Listing 10 You can copy this file from Tools/machines/perlmutter-nersc/perlmutter_cpu.sbatch.

#!/bin/bash -l

# Copyright 2021-2023 WarpX
#
# This file is part of WarpX.
#
# Authors: Axel Huebl
# License: BSD-3-Clause-LBNL

#SBATCH -t 00:10:00
#SBATCH -N 2
#SBATCH -J WarpX
#SBATCH -A <proj>
#SBATCH -q regular
#SBATCH -C cpu
#SBATCH --ntasks-per-node=16
#SBATCH --exclusive
#SBATCH -o WarpX.o%j
#SBATCH -e WarpX.e%j

# executable & inputs file or python interpreter & PICMI script here
EXE=./warpx
INPUTS=inputs_small

# each CPU node on Perlmutter (NERSC) has 64 hardware cores with
# 2x Hyperthreading/SMP
# https://en.wikichip.org/wiki/amd/epyc/7763
# https://www.amd.com/en/products/cpu/amd-epyc-7763
# Each CPU is made up of 8 chiplets, each sharing 32MB L3 cache.
# This will be our MPI rank assignment (2x8 is 16 ranks/node).

# threads for OpenMP and threaded compressors per MPI rank
export SRUN_CPUS_PER_TASK=16  # 8 cores per chiplet, 2x SMP
export OMP_PLACES=threads
export OMP_PROC_BIND=spread

srun --cpu-bind=cores \
  ${EXE} ${INPUTS} \
  > output.txt

Post-Processing

For post-processing, most users use Python via NERSC’s Jupyter service (Docs).

Please follow the same process as for NERSC Cori post-processing.

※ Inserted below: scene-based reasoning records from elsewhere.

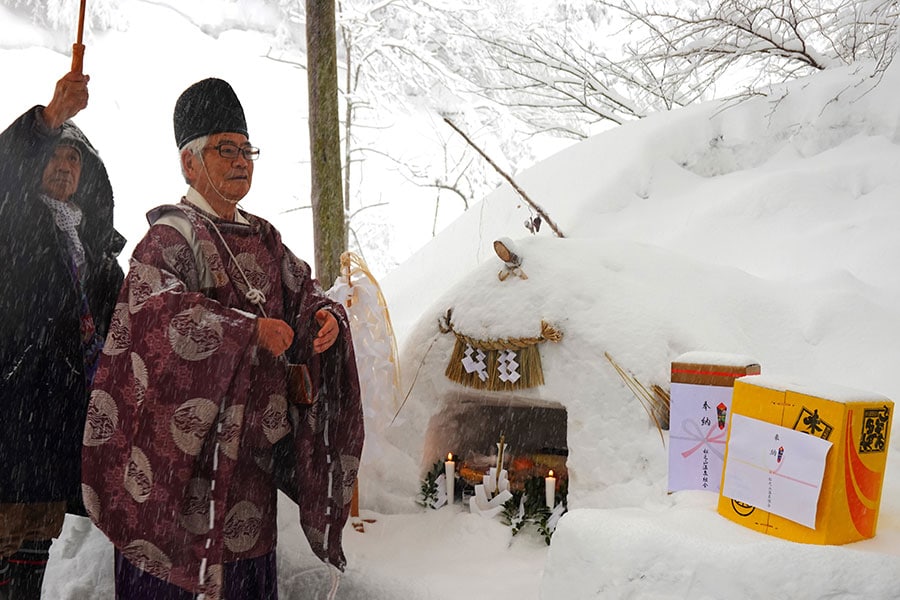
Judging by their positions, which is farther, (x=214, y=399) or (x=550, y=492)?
(x=550, y=492)

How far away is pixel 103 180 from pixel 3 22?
7629 mm

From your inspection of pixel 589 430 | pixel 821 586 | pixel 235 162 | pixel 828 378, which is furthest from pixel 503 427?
pixel 821 586

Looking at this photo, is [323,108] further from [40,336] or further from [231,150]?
[40,336]

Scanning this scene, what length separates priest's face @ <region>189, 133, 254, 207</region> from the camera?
2.04 m

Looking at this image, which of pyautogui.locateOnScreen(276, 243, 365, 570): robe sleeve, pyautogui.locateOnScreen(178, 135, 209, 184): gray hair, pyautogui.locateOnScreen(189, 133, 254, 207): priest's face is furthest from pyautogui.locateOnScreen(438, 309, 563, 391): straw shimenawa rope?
pyautogui.locateOnScreen(178, 135, 209, 184): gray hair

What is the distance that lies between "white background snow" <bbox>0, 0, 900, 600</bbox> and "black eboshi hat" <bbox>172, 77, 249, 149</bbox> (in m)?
1.18

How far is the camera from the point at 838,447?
1424 mm

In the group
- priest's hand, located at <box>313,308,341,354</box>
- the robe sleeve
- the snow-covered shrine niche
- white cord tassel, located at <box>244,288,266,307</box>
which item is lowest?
the snow-covered shrine niche

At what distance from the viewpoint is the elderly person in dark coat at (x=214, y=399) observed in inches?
72.6

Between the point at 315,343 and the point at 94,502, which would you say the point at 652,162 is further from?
the point at 94,502

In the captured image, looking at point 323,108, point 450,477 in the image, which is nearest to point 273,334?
point 450,477

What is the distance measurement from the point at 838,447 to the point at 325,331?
52.5 inches

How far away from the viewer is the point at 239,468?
201 centimetres

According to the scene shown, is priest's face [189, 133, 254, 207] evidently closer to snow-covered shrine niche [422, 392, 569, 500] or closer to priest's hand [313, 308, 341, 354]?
priest's hand [313, 308, 341, 354]
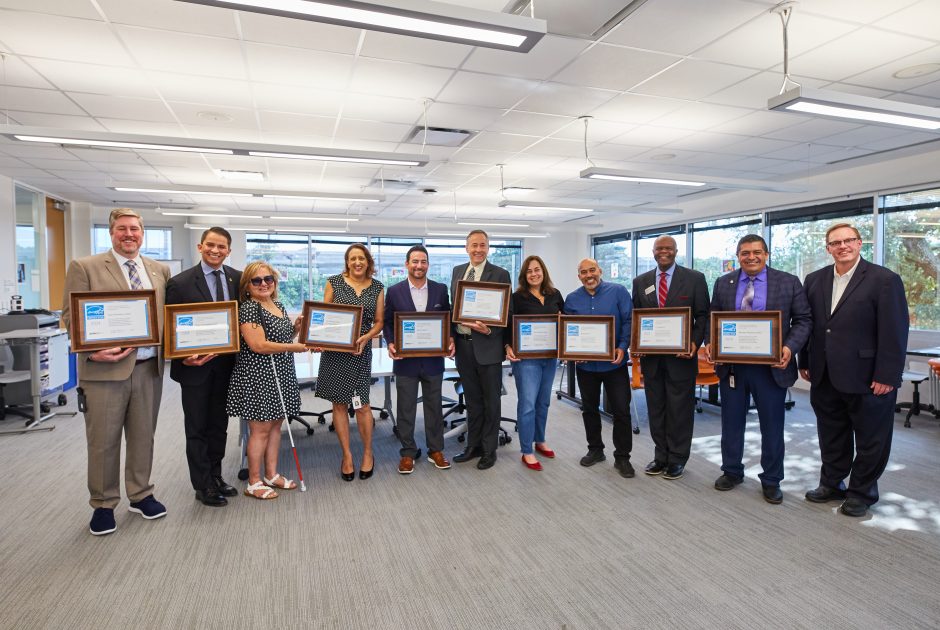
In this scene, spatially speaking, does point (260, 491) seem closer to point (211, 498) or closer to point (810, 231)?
point (211, 498)

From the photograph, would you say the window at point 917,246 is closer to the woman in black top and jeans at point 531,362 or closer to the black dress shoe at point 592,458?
the black dress shoe at point 592,458

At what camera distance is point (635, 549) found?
7.83ft

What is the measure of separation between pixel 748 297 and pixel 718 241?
6.22m

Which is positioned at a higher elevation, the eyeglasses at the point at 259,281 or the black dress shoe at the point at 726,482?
the eyeglasses at the point at 259,281

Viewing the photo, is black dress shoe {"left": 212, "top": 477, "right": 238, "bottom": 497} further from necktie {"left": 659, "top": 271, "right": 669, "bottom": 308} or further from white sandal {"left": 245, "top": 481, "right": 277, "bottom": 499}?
necktie {"left": 659, "top": 271, "right": 669, "bottom": 308}

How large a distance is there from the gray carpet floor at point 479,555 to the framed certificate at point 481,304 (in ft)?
3.41

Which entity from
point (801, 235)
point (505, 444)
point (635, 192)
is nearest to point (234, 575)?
point (505, 444)

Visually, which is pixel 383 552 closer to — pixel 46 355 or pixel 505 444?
pixel 505 444

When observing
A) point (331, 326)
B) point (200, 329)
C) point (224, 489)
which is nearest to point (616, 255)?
point (331, 326)

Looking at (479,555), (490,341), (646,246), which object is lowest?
(479,555)

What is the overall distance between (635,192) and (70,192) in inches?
335

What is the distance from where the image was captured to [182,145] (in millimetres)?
3752

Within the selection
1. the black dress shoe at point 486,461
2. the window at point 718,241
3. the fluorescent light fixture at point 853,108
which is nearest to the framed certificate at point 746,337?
the fluorescent light fixture at point 853,108

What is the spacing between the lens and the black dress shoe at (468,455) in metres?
3.55
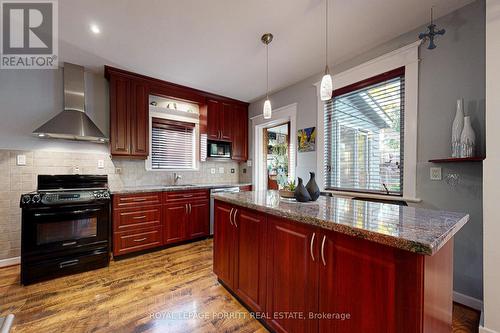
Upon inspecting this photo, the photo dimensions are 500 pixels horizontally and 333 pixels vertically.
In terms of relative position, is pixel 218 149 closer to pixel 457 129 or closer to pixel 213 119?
pixel 213 119

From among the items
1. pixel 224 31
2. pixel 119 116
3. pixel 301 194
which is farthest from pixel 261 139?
pixel 301 194

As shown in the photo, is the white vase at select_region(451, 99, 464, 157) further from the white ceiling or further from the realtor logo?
the realtor logo

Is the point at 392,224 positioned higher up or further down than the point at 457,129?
further down

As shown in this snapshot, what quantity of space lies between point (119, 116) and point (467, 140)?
3.93 meters

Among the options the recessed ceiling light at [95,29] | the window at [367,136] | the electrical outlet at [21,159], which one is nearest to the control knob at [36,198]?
the electrical outlet at [21,159]

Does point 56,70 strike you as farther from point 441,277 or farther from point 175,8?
point 441,277

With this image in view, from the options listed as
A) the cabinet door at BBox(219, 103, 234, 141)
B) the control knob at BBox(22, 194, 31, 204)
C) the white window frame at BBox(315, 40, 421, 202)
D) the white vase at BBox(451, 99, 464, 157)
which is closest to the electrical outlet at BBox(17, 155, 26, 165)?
the control knob at BBox(22, 194, 31, 204)

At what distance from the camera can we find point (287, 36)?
2244 millimetres

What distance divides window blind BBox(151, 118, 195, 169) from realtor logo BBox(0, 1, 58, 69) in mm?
1478

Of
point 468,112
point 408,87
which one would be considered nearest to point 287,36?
point 408,87

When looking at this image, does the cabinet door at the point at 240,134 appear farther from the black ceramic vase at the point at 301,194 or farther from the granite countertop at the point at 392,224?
the granite countertop at the point at 392,224

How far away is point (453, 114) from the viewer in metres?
1.89

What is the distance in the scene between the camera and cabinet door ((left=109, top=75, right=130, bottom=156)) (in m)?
2.96

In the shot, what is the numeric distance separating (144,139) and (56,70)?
4.64 ft
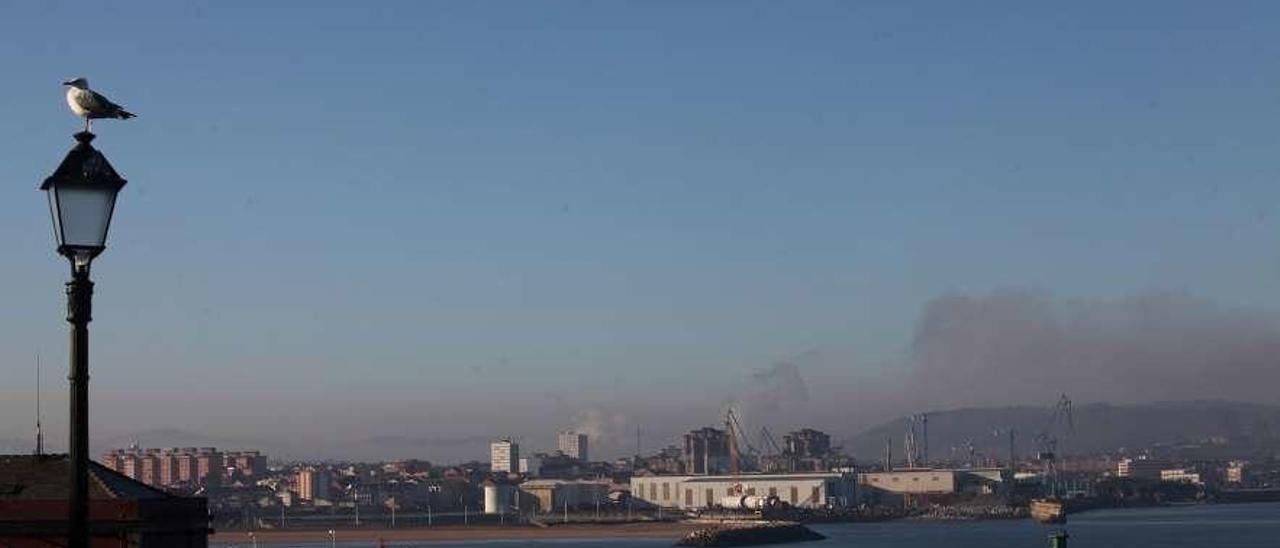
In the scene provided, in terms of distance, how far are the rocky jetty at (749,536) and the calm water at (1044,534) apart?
6.44 ft

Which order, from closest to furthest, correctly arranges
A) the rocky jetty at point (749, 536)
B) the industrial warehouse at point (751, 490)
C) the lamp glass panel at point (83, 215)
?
the lamp glass panel at point (83, 215) → the rocky jetty at point (749, 536) → the industrial warehouse at point (751, 490)

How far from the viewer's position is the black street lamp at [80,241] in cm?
651

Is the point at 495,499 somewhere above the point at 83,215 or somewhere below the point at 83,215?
below

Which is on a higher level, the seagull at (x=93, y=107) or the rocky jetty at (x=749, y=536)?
the seagull at (x=93, y=107)

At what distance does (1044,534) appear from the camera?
135 metres

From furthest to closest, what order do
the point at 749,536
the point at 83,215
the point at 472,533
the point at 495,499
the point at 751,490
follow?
1. the point at 495,499
2. the point at 751,490
3. the point at 472,533
4. the point at 749,536
5. the point at 83,215

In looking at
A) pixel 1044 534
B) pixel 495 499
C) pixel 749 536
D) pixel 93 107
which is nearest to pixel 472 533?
pixel 749 536

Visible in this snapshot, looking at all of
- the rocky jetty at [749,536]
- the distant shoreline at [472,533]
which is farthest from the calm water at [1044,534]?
the distant shoreline at [472,533]

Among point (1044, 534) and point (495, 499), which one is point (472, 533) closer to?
point (495, 499)

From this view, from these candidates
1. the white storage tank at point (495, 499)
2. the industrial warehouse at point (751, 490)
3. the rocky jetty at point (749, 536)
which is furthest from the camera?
the white storage tank at point (495, 499)

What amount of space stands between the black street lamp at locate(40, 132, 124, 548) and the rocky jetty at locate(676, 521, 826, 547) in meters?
118

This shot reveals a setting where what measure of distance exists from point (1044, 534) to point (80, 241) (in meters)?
133

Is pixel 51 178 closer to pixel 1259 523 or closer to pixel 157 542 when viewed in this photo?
pixel 157 542

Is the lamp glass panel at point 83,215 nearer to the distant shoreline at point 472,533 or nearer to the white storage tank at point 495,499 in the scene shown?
the distant shoreline at point 472,533
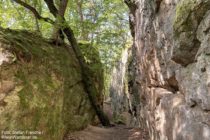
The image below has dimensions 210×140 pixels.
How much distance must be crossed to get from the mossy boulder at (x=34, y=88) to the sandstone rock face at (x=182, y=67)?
129 inches

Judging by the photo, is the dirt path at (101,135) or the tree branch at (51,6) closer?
the dirt path at (101,135)

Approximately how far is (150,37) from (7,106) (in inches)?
183

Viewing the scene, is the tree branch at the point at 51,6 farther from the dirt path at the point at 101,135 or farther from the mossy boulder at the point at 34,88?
the dirt path at the point at 101,135

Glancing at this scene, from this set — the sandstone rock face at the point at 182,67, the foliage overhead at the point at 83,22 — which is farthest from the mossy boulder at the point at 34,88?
the sandstone rock face at the point at 182,67

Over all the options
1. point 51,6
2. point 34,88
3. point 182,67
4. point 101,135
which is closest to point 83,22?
point 51,6

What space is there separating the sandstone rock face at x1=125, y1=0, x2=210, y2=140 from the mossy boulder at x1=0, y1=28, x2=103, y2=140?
3268 mm

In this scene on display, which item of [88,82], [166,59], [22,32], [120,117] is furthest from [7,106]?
[120,117]

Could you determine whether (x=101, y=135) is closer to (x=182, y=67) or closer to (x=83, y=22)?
(x=83, y=22)

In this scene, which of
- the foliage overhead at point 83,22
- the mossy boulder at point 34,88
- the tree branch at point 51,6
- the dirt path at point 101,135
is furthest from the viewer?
the foliage overhead at point 83,22

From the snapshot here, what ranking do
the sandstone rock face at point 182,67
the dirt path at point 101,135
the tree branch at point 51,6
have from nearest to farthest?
the sandstone rock face at point 182,67, the dirt path at point 101,135, the tree branch at point 51,6

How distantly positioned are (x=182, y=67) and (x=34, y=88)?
14.2ft

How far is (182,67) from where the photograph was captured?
500 centimetres

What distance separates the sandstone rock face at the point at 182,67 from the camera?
3871 mm

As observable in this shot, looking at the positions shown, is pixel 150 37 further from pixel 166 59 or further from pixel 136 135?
pixel 136 135
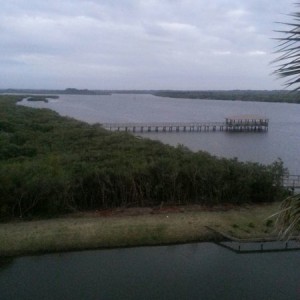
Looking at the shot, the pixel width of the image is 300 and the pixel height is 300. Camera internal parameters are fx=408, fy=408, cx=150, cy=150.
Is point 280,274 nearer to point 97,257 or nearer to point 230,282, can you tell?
point 230,282

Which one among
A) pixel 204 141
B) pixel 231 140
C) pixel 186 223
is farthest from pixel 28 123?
pixel 186 223

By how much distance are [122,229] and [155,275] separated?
148 inches

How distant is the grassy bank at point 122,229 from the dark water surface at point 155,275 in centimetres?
48

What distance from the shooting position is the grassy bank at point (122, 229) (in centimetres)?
1631

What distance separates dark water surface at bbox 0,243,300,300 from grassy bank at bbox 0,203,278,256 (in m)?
0.48

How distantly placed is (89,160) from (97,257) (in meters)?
10.7

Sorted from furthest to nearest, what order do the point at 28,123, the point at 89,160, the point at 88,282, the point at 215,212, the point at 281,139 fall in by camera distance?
1. the point at 281,139
2. the point at 28,123
3. the point at 89,160
4. the point at 215,212
5. the point at 88,282

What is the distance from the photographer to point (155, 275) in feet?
46.4

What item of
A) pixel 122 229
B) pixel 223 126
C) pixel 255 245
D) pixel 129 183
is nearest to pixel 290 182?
pixel 255 245

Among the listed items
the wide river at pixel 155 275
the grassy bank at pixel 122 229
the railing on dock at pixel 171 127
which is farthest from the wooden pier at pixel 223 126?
the wide river at pixel 155 275

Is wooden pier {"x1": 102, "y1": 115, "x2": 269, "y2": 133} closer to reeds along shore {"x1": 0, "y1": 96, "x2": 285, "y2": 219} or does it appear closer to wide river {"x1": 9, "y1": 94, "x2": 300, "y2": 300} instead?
reeds along shore {"x1": 0, "y1": 96, "x2": 285, "y2": 219}

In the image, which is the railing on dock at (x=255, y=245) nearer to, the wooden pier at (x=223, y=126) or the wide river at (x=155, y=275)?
the wide river at (x=155, y=275)

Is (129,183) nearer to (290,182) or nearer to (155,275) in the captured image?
(155,275)

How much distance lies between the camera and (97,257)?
15.7 m
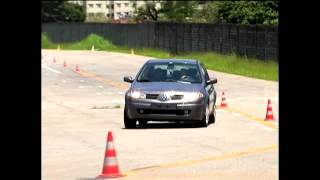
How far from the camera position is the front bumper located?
16.2m

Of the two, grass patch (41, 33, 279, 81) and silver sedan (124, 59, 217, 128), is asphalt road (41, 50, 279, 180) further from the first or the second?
grass patch (41, 33, 279, 81)

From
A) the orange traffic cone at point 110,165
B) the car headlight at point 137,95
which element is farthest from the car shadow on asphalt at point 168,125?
the orange traffic cone at point 110,165

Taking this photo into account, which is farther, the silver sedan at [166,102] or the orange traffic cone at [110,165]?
the silver sedan at [166,102]

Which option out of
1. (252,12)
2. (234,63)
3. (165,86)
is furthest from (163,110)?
(252,12)

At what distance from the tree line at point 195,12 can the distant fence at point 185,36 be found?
2.96 meters

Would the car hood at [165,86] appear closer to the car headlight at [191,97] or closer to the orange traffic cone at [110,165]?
the car headlight at [191,97]

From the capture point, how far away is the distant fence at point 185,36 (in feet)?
143

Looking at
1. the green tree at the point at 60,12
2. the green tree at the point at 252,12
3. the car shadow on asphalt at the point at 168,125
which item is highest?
the green tree at the point at 60,12

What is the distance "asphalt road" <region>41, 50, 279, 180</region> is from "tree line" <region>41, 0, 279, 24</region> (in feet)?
8.76

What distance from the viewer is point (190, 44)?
192 ft

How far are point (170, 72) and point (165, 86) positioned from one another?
101cm

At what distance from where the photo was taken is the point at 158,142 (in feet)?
45.8
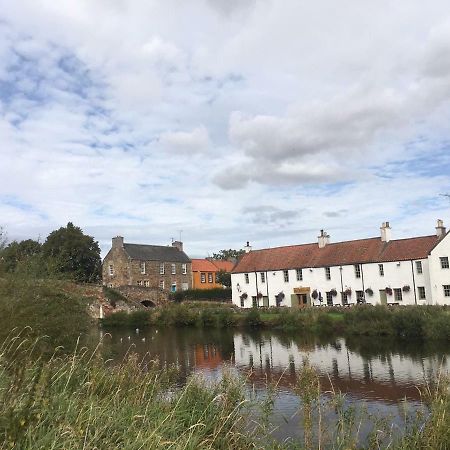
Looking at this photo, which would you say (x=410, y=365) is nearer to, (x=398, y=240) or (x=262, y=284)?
(x=398, y=240)

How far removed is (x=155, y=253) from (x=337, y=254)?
2813cm

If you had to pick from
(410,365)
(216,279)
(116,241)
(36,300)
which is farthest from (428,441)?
(216,279)

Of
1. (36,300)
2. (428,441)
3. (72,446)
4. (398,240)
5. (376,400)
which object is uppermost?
(398,240)

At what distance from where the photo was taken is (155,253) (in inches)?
2643

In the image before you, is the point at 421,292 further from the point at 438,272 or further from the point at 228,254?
the point at 228,254

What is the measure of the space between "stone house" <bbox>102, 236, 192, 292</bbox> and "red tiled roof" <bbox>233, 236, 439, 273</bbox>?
47.9ft

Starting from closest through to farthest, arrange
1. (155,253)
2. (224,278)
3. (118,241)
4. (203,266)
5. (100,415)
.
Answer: (100,415) < (118,241) < (155,253) < (224,278) < (203,266)

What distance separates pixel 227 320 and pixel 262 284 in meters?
10.2

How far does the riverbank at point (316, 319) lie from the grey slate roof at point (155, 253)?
13795mm

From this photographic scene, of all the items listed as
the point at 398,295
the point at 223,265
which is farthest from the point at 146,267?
the point at 398,295

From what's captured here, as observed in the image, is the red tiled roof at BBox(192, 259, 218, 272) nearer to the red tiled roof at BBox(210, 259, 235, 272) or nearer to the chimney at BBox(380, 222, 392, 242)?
the red tiled roof at BBox(210, 259, 235, 272)

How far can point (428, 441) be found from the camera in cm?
678

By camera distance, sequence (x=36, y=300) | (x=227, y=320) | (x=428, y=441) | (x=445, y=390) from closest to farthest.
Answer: (x=428, y=441)
(x=445, y=390)
(x=36, y=300)
(x=227, y=320)

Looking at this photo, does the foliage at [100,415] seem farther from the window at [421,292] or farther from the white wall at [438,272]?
the window at [421,292]
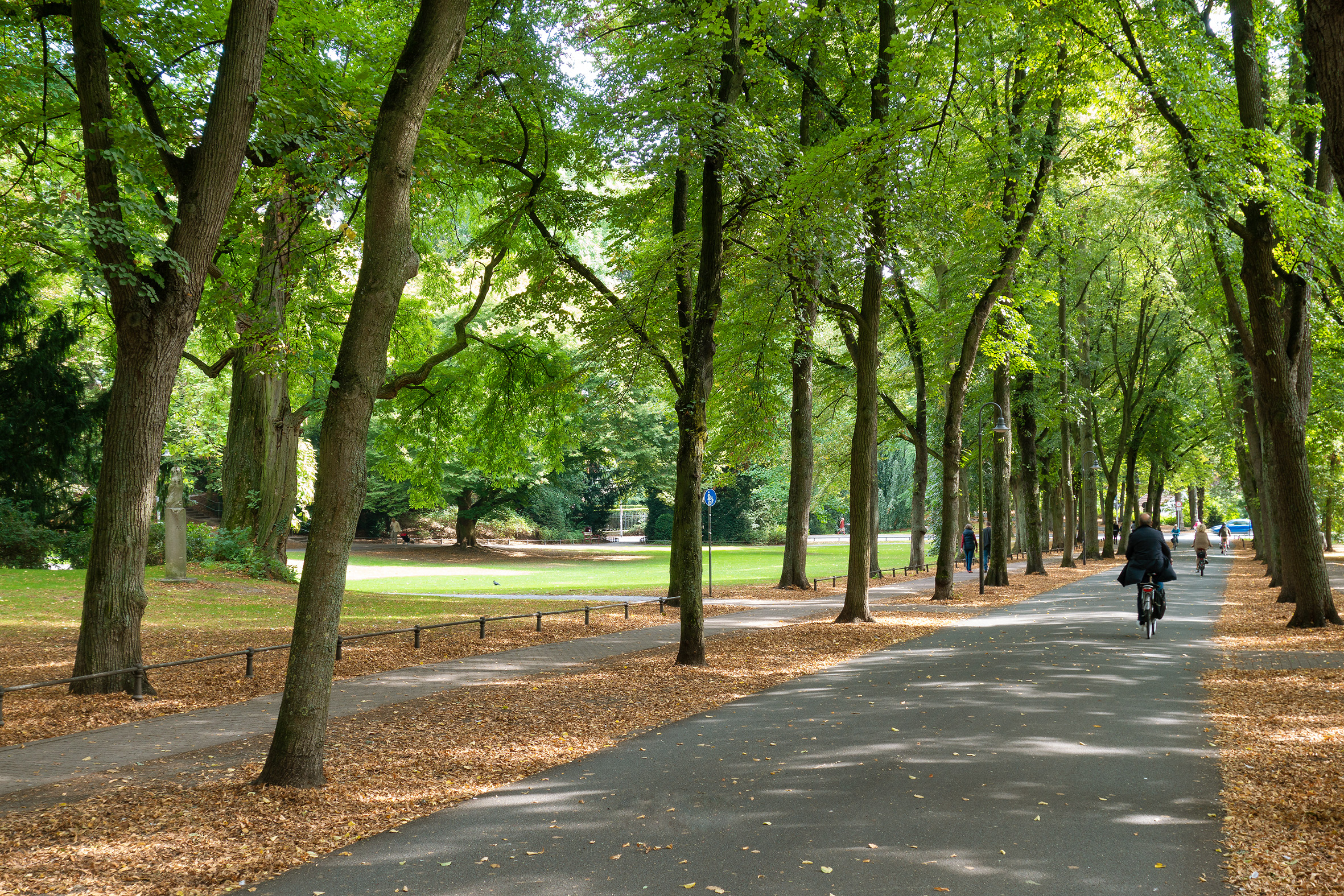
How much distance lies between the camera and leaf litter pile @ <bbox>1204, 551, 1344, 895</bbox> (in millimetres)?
4539

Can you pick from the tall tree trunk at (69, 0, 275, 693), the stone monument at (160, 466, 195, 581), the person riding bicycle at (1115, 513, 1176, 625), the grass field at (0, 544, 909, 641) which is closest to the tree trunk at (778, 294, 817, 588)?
the grass field at (0, 544, 909, 641)

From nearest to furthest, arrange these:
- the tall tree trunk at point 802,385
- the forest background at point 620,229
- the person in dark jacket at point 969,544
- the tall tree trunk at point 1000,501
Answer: the forest background at point 620,229 < the tall tree trunk at point 802,385 < the tall tree trunk at point 1000,501 < the person in dark jacket at point 969,544

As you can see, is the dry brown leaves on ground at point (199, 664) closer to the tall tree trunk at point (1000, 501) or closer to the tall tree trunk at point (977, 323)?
the tall tree trunk at point (977, 323)

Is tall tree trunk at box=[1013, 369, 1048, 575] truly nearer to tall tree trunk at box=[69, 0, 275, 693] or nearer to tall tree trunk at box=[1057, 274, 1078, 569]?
tall tree trunk at box=[1057, 274, 1078, 569]

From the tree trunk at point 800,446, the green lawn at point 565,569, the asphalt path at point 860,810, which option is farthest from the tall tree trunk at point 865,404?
the green lawn at point 565,569

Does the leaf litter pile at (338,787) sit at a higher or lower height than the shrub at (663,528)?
lower

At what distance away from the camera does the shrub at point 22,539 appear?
22188 mm

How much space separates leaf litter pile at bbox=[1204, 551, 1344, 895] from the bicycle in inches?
55.2

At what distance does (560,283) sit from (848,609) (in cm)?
856

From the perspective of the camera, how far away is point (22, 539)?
73.5 feet

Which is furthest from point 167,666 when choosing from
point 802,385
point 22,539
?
point 22,539

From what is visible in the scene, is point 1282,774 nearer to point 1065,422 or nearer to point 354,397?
point 354,397

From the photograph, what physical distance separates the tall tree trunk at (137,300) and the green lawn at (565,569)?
15.8m

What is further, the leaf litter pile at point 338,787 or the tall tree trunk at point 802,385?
the tall tree trunk at point 802,385
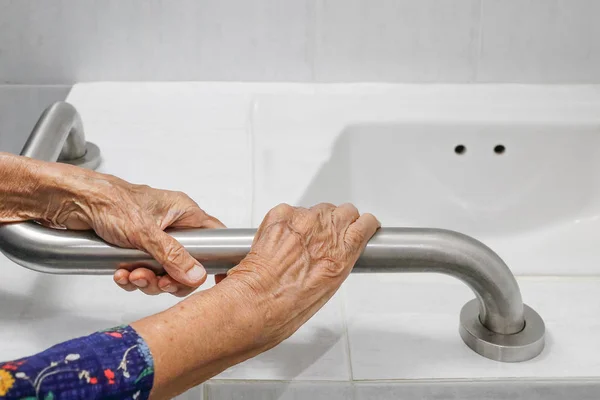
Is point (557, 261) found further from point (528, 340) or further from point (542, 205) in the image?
point (528, 340)

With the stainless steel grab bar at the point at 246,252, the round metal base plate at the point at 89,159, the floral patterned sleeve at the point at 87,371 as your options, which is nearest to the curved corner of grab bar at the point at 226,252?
the stainless steel grab bar at the point at 246,252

Important: The environment + Jupyter kernel must separate from the one you create for Cori.

The Perlmutter $PSCRATCH filesystem is only available on Perlmutter Jupyter nodes. Likewise, Cori’s $SCRATCH filesystem is only available on Cori Jupyter nodes. You can use the Community FileSystem (CFS) from everywhere.